**** PASSAGE SHOWN ****

I also want to thank the committee for the opportunity to speak. Like Alex, I've been researching and thinking about this topic for many years. I wrote the first book on government advertising and I was involved in the 2002 Auditor General's inquiry on advertising, sponsorship, and public opinion. More recently, I co-wrote a report for Elections Nova Scotia about how government should limit advertising before an election. For 10 years I have been on the provincial Auditor General's committee in Ontario that reviews government advertising.
My comments really are informed by that experience. Coming before this committee, a committee that is studying the subject, I now know what it's like to be a Trekkie at a Star Trek convention. Thank you for giving me that opportunity.
I'll cut to the chase. The changes that are made are, on the whole, welcome amendments. I agree with Professor Marland that there are various ways of seeing the same issue, but on the whole, they are on balance going, I think, in the right direction. What they attempt to do is curtail the impulse of governments of all political stripes to use taxpayers' money to buy voters' favour. They also place adjudication of advertising in the hands of a third party, which I think ensures legitimacy.
Having said that, I think there are some areas that can be improved. In the time I have, I want to talk about three areas: first, the definition of partisanship; second, the very narrow definition of advertising; and third, some issues around the 90-day ban.
Let me preface this by saying that it should be the goal of all governments to limit or prohibit partisan government communications. The Government of Canada has come a long way since Clifford Sifton, the minister of the interior in Wilfrid Laurier's government, advertised Canada throughout Europe and described the winters in Canada as “bracing” and “invigorating”—a nose-stretcher, to be sure. After that, prior to the Quebec referendum, the federal government spent massive amounts of money on the Canadian Unity Information Office extolling the virtues of federalism.
I say this because it's not a surprise that for years the Government of Canada has been one of the top 10 spenders among advertisers in the country, and Canada historically has spent more per capita on advertising than any other democratic country. Thankfully, in the last 10 years, post-Gomery, this has changed. I think the governments of both political parties have taken great steps to improve the situation.
Let me move to partisanship. I think the most significant change is around banning partisanship.
In the policy, non-partisan communication is defined as information that is “objective, factual and explanatory”; that is “free from political party slogans, images, identifiers...”; that does not use a colour “associated with the governing party”; and that doesn't include a voice, name, or face of an MP.
These are all things on which I think reasonable people can agree. What is noteworthy is that with one exception—the “objective, factual and explanatory” one—partisanship is defined as something in the absence of things: you can't have party slogans; you can't have party colours; you can't have an MP. Perhaps this negative definition is a result of the inability to clearly define what is partisan. It brings to mind U.S. Justice Potter Stewart's famous line, “I know it when I see it.”

**** PROVIDED RECORDS ****

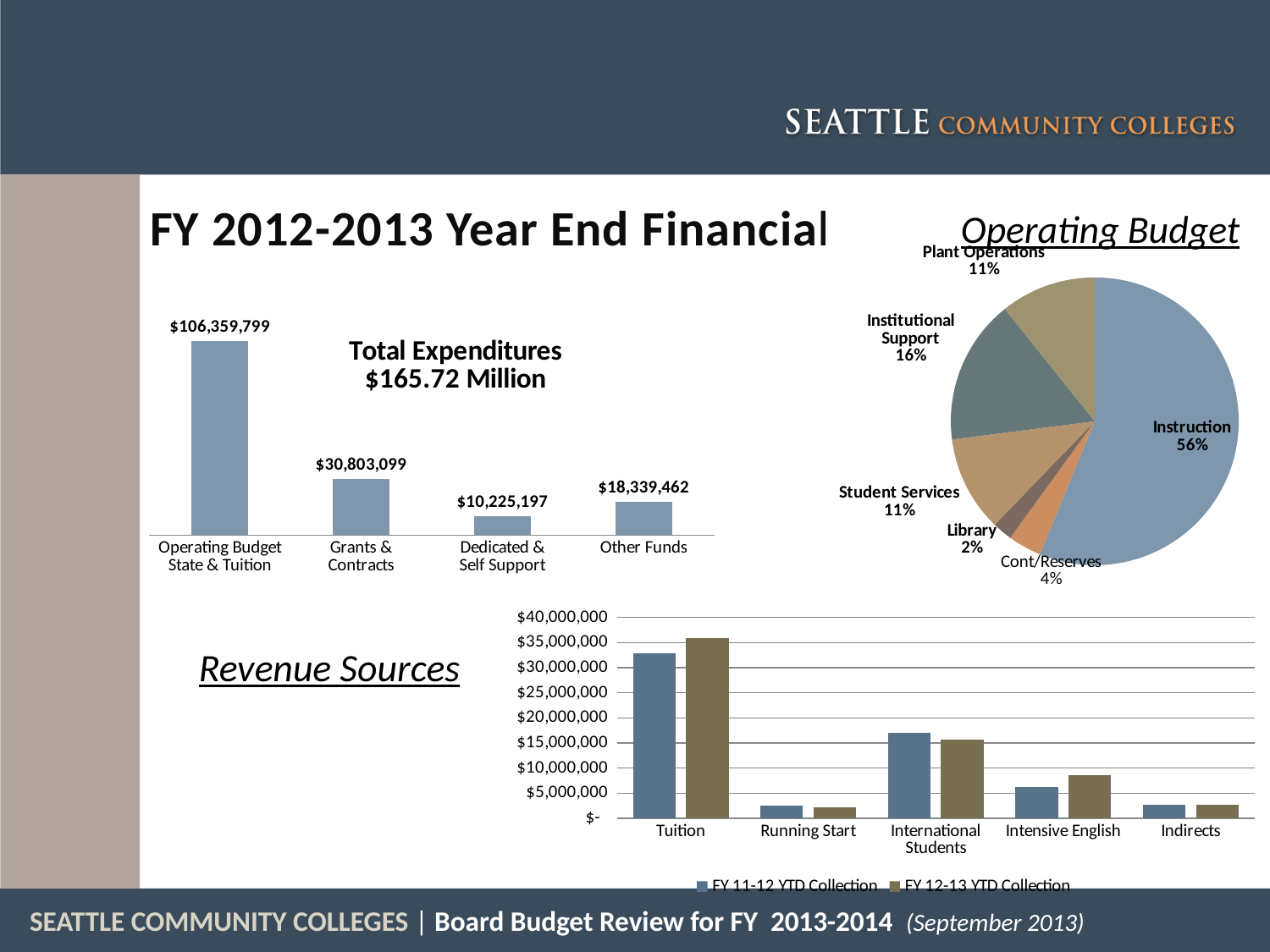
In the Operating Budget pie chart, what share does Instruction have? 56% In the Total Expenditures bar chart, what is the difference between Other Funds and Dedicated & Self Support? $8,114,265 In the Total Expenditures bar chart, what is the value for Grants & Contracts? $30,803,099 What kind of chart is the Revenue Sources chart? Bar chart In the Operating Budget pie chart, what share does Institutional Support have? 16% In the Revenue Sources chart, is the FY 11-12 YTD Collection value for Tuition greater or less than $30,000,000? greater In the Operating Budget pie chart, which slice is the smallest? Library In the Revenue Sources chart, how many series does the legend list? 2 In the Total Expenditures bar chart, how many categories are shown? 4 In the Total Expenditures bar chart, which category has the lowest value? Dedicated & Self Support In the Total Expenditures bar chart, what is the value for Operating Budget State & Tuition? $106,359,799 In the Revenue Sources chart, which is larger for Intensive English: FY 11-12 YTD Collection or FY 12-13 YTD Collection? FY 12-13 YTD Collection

****
**** PROVIDED RECORDS ****

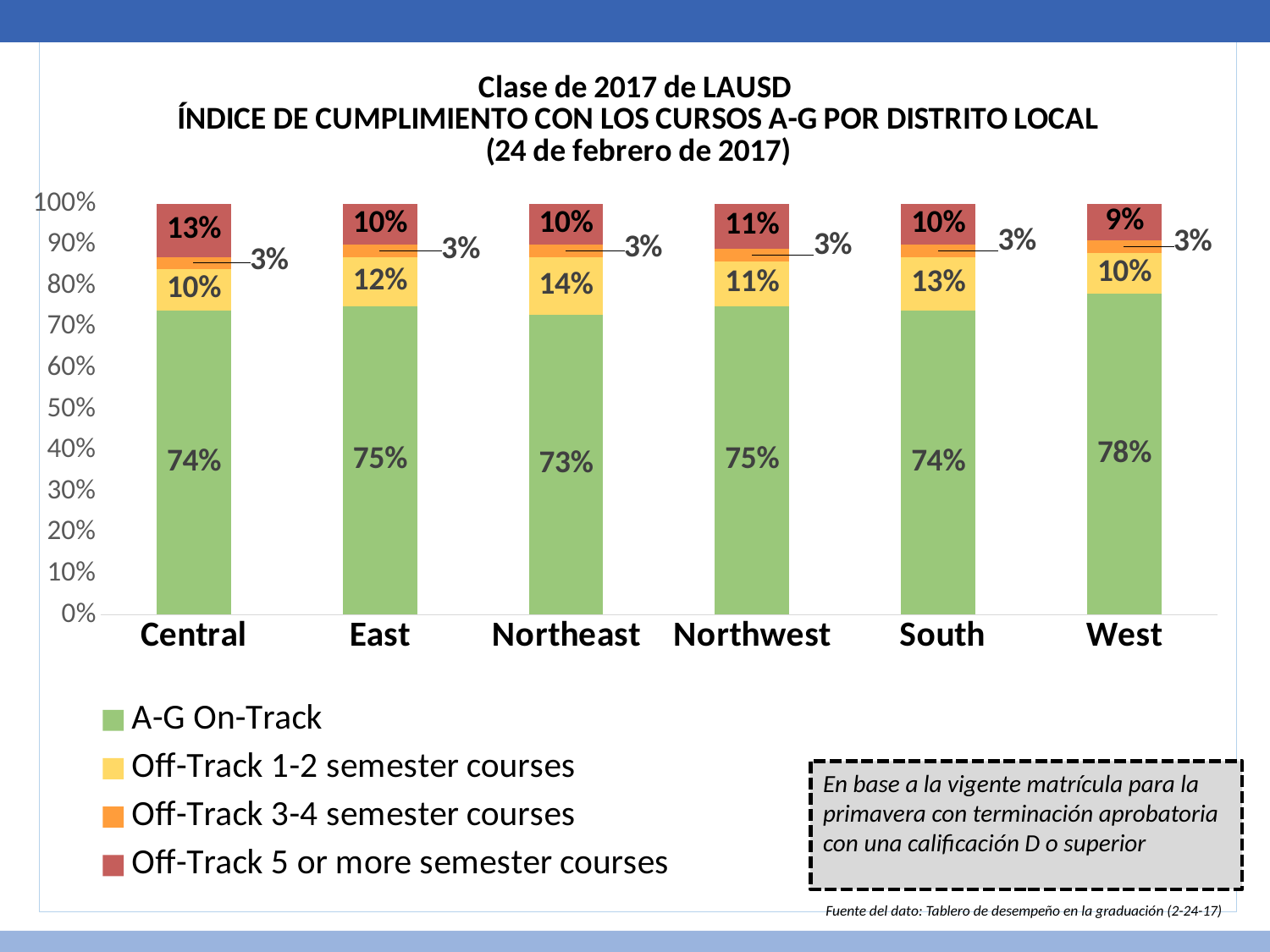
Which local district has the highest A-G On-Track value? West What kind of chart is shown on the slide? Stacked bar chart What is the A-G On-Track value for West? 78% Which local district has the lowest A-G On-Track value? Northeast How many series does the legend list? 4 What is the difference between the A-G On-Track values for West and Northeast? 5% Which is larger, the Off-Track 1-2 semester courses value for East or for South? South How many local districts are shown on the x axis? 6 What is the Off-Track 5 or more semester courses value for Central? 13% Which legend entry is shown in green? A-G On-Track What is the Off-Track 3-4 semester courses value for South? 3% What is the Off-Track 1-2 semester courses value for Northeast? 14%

****

INSTRUCTIONS FOR THE TASK: Resume the committee testimony on government advertising, carrying it forward from its final sentence.

RESPONSE AREA:
I would have liked to see the policy state positive standards to which government advertising must adhere and give greater latitude to the independent review body, the Advertising Standards Council. I think they should be given greater discretion in that the discretion they have is pretty limited.
The gold standard, in my opinion, is the Government of Ontario's Government Advertising Act of 2004. In its original version, prior to its being amended in 2015, the act placed the burden on the government to defend its use of advertising. In other words, all ads had to inform the public of policies or services, inform about rights, or encourage or discourage social behaviour in the public interest. These explicit goals placed the obligation on the government to demonstrate the need for an ad campaign in addition to demonstrating that it wasn't partisan.
More crucially, a required standard was that it “must not be a primary objective of the [ad] to foster a positive impression of the governing party or a negative impression of a person or entity who is critical of the government”. “Feel good” ads that serve no obvious public policy purpose, such, I would argue, as the Canada 150 ads or the economic action plan ads, would fall under that category.
The determination of whether an ad was partisan fell to the advertising review group, as I said, a group of which I was a part.
Prior to its being amended in 2015, the act allowed the Auditor General to determine the context of the ad or advertising campaign, and I want to suggest that context matters enormously. Sometimes a perfectly appropriate government ad can be supplemented by a political party ad that communicates the same thing. In those cases, the government ad is a thinly disguised attempt to leverage party advertising through government advertising.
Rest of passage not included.